With the use of the electronics from James Kennedy’s PUMA arm control board, the working of the simplified model is explained. The software is currently written to generate a PWM signal for driving the solenoid, and to modify that signal in response to an encoder input.
1.1 Thesis Overview
The aim of this thesis is to provide a method for electronically actuating valves used in an internal combustion engine. A simplified model of an engine valve has been built to demonstrate the principal behind this, and to provide a platform to demonstrate the functionality of the software. The electronics to be used have been taken from James Kennedy’s board used in the Control of the PUMA 560 arm and detailed in his thesis, Design and Implementation of a Distributed Digital Control System in an Industrial Robot.
The reason behind electronically actuating valves is to allow for easy and infinitely variable valve timing to improve engine performance. Current mechanical methods used are difficult to change and when they are changed they don’t allow more then a few possibilities for valve timing.
The valve controller explained in this thesis uses the Texas Instruments TMS320F241 to run a full bridge power converter to drive the DC solenoid used to actuate the valve.
1.2 Scope of Work for this Thesis
This thesis covers the modelling and software for an electronically actuated valve. It also provides a concept and a basic hardware model that can be further developed for use in practical applications. The model provides a starting point for future development towards a design robust enough to run inside an internal combustion engine, while the software provides position control and as more becomes known about what is required by the actuation system, it can be further developed to encompass this. This thesis does not deal with running the valve in an engine, as, at this stage, that is too complex a step to go to. This thesis looks at running the bench top model at speeds of up to 3000rpm. This is close to what is needed for everyday driving but for practical use, it would need to be increased a little.

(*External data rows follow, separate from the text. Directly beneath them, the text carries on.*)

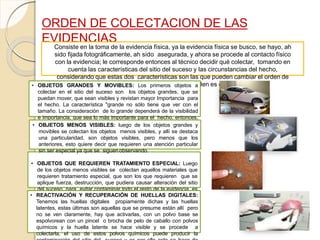 ORDEN DE COLECTACION DE LAS
EVIDENCIAS
Consiste en la toma de la evidencia física, ya la evidencia física se busco, se hayo, ah
sido fijada fotográficamente, ah sido asegurada, y ahora se procede al contacto físico
con la evidencia; le corresponde entonces al técnico decidir qué colectar, tomando en
cuenta las características del sitio del suceso y las circunstancias del hecho,
considerando que estas dos características son las que pueden cambiar el orden de
tratamiento del sitio del suceso, ese orden es el siguiente:• OBJETOS GRANDES Y MOVIBLES: Los primeros objetos a
colectar en el sitio del suceso son los objetos grandes, que se
puedan mover, que sean visibles y revistan mayor Importancia para
el hecho. La característica "grande no sólo tiene que ver con el
tamaño. La consideración de lo grande dependerá de la visibilidad
e importancia, que sea lo más importante para el hecho, entonces,
se debe catalogar, que sea grande, movible, visible e importante• OBJETOS MENOS VISIBLES: luego de los objetos grandes y
movibles se colectan los objetos menos visibles, y allí se destaca
una particularidad, son objetos visibles, pero menos que los
anteriores, esto quiere decir que requieren una atención particular
sin ser especial ya que se siguen observando.
• OBJETOS QUE REQUIEREN TRATAMIENTO ESPECIAL: Luego
de los objetos menos visibles se colectan aquellos materiales que
requieren tratamiento especial, que son los que requieren que se
aplique fuerza, destrucción, que pudiera causar alteración del sitio
del suceso, para evitar contaminar todo el resto de la evidencia, es
decir, los objetos grandes y movibles y los menos visibles ya se
han recogido.
• REACTIVACIÓN Y RECUPERACIÓN DE HUELLAS DIGITALES:
Tenemos las huellas digitales propiamente dichas y las huellas
latentes, estas últimas son aquellas que se presume están allí pero
no se ven claramente, hay que activarlas, con un polvo base se
espolvorean con un pincel o brocha de pelo de caballo con polvos
químicos y la huella latente se hace visible y se procede a
colectarla, el uso de estos polvos químicos puede producir la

1.3 Research Justification
Current internal combustion motors used in motor vehicles rely on an outdated system for opening and closing the intake and exhaust valves to the engine. This system involves using a camshaft that is attached by pulleys to the crankshaft. The trouble with this system is that it is a purely mechanical system and therefore the timing of the valve openings cannot be readily modified. This mechanical system also eliminates the possibility of an upgrade without a complete overhaul.

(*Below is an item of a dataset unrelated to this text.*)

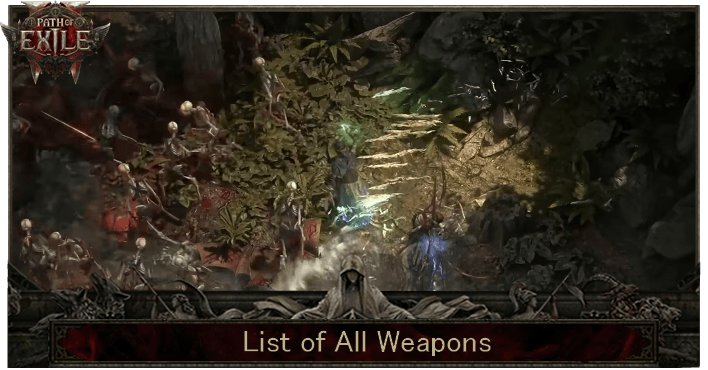 Path of Exile 2 - List of All Weapons Banner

This mechanical system does not optimize fuel economy and performance for the full range of engine revs. Electronic valve actuation will allow for these criteria to be optimized. With the increasing price of petrol and the increasing awareness of problems caused by vehicle emissions, these optimizations are important. Attempts at electronically actuating valves have been limited by the power that is supplied by the 12V standard currently used in motor vehicles. This thesis will look at utilizing the expected change to a 42V standard to overcome some of the problems inherent with this lack of power. Other problems present have been getting the valve to run at the required speeds and generating enough force from solenoids to meet these speeds. The use of a DSP chip should help to overcome the speed problems, while careful modeling and analysis will look at reducing the force required by the solenoids.